Problem to work on:
Please answer these questions using the article on Missouri voting changes below:
1. Who oversees Missouri's elections?
2. What proposal did the House give first-round approval on Wednesday?
3. Which city is Rep. Peter Merideth from?

Reading text:
'''
JEFFERSON CITY — Changes to voting, many of them tightening restrictions, moved forward Thursday in the Republican-controlled Missouri Legislature.
The push for stricter voting laws comes after a presidential election in which unsubstantiated claims of voter fraud in battleground states gained traction, culminating in the Jan. 6 riot at the U.S. Capitol.
In response, Republican lawmakers in statehouses around the country are pushing legislation to increase voting restrictions.
Experts have noted many changes may have a disproportionate effect on groups that lean Democrat, such as voters of color, young people and people living in poverty. Some say the measures may also burden groups that lean Republican.
Missouri Secretary of State Jay Ashcroft has praised the state’s elections, which he oversees, and said there was no evidence of voter fraud in Missouri.
But the Legislature has pushed to require photo ID for voting, make it more difficult for voters to bypass the Legislature with initiative petitions, and add additional safeguards to forestall or detect fraud.
The Missouri House on Thursday gave final approval to a proposal that would raise the cost for filing an initiative petition.
It also approved a proposed constitutional amendment that could make it harder to amend the constitution or use initiative petitions to put issues on the ballot.
The ballot text would lead by asking if the state should “allow only citizens of the United States to qualify as legal voters,” something the Constitution already requires.
The House granted first-round approval Wednesday to a proposal forbidding courts from editing ballot language, as they have done in the past, if they determine it is misleading or inaccurate.
During debate Wednesday, Rep. Peter Merideth, D-St. Louis, argued the language of the proposed amendment could confuse voters and convince them to vote for provisions they might oppose.
The proposal’s sponsor, Rep. Mike Henderson, R-Bonne Terre, said it is meant to make it more difficult for well-funded special interest groups from out of state to influence changes to the constitution.
'''
Information provided:
'''
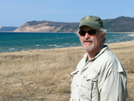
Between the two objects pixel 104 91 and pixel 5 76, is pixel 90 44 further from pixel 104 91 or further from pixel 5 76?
pixel 5 76

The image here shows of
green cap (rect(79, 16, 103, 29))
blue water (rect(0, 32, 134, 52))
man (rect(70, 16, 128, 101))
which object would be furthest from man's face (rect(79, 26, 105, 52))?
blue water (rect(0, 32, 134, 52))

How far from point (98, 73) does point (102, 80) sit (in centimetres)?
8

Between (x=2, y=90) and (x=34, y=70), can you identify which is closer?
(x=2, y=90)

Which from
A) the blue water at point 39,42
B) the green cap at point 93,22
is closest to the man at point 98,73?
the green cap at point 93,22

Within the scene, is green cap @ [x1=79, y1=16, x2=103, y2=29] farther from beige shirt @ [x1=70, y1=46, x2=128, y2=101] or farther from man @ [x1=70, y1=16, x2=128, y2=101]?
beige shirt @ [x1=70, y1=46, x2=128, y2=101]

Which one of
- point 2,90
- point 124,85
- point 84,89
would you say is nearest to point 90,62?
point 84,89

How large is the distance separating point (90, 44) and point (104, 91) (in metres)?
0.57

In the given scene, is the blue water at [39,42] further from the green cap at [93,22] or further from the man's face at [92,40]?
the green cap at [93,22]

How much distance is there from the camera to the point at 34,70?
812cm

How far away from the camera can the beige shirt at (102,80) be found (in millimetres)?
1569

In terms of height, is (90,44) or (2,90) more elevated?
(90,44)

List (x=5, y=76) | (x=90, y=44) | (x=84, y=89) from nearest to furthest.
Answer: (x=84, y=89) → (x=90, y=44) → (x=5, y=76)

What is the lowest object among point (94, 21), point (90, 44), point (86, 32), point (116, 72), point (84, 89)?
point (84, 89)

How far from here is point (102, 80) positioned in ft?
5.39
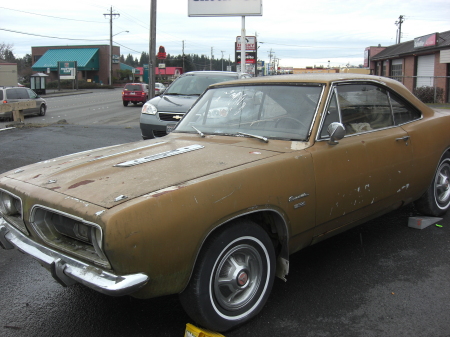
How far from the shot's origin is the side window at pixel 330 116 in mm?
3430

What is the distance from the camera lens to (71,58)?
70.2 metres

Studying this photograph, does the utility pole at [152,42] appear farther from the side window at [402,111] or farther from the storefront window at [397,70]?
the storefront window at [397,70]

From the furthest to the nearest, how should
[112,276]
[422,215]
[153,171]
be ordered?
[422,215]
[153,171]
[112,276]

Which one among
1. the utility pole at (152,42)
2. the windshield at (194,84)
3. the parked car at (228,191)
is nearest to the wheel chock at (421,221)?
the parked car at (228,191)

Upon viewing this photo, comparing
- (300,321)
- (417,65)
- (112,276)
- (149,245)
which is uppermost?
(417,65)

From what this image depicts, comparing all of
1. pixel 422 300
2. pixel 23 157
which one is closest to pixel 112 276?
pixel 422 300

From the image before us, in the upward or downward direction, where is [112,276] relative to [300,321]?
upward

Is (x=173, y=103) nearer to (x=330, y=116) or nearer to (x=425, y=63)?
(x=330, y=116)

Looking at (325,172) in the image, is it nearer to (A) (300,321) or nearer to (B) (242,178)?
(B) (242,178)

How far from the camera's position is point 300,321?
2934 millimetres

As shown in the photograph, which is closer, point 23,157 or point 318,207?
point 318,207

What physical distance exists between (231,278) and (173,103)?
697 cm

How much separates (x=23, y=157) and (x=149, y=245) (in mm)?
7339

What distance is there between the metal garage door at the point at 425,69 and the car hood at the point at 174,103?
2291 cm
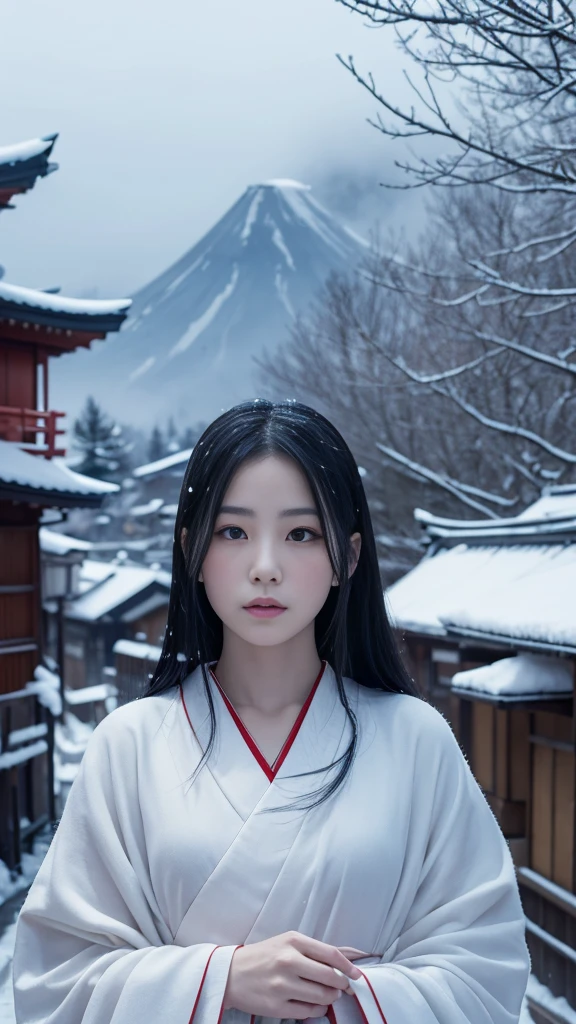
'''
Result:
1. Missouri Secretary of State Jay Ashcroft.
2. A proposal forbidding courts from editing ballot language if they determine it is misleading or inaccurate.
3. St. Louis.